Task.
Only those lines in the data below from the line containing "Never worn stunning Adelyn Rae lace dress." through the line containing "Axel Pape und", both included, should be restated word for word.

Data for analysis.
-----

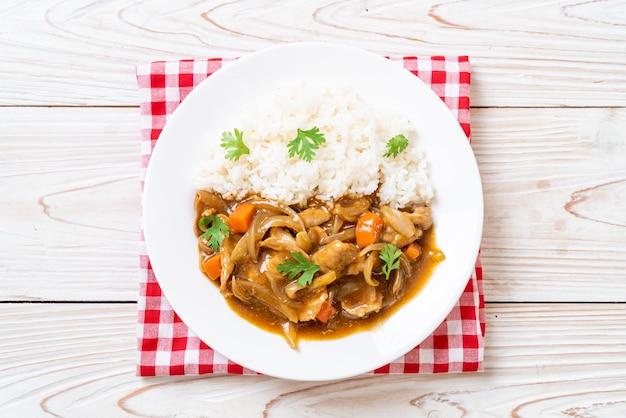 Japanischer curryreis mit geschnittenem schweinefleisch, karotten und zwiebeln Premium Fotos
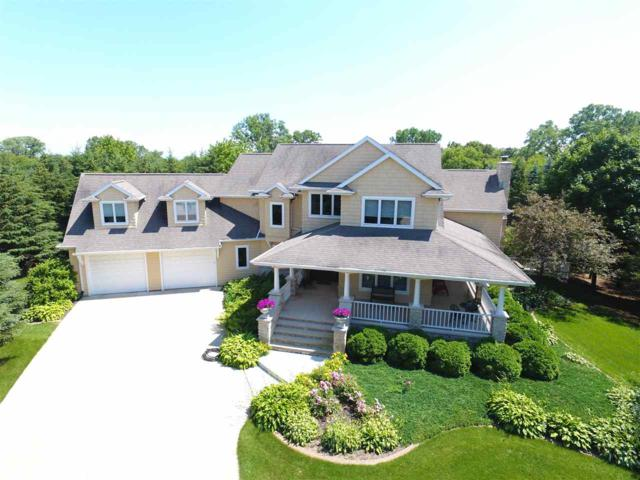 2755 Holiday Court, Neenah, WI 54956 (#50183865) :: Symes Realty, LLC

-----

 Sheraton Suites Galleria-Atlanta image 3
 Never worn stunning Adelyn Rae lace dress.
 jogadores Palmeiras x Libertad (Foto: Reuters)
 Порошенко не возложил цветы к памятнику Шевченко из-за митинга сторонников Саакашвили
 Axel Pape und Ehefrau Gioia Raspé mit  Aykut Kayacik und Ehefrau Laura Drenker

-----

Answer to this problem.
 Never worn stunning Adelyn Rae lace dress.
 jogadores Palmeiras x Libertad (Foto: Reuters)
 Порошенко не возложил цветы к памятнику Шевченко из-за митинга сторонников Саакашвили
 Axel Pape und Ehefrau Gioia Raspé mit  Aykut Kayacik und Ehefrau Laura Drenker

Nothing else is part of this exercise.